- [What needs to be done]: Output all of the material beneath this line exactly as it is.

- [Data]:
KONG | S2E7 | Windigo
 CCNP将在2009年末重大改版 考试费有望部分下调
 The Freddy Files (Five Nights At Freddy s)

- [Task result]:
KONG | S2E7 | Windigo
 CCNP将在2009年末重大改版 考试费有望部分下调
 The Freddy Files (Five Nights At Freddy s)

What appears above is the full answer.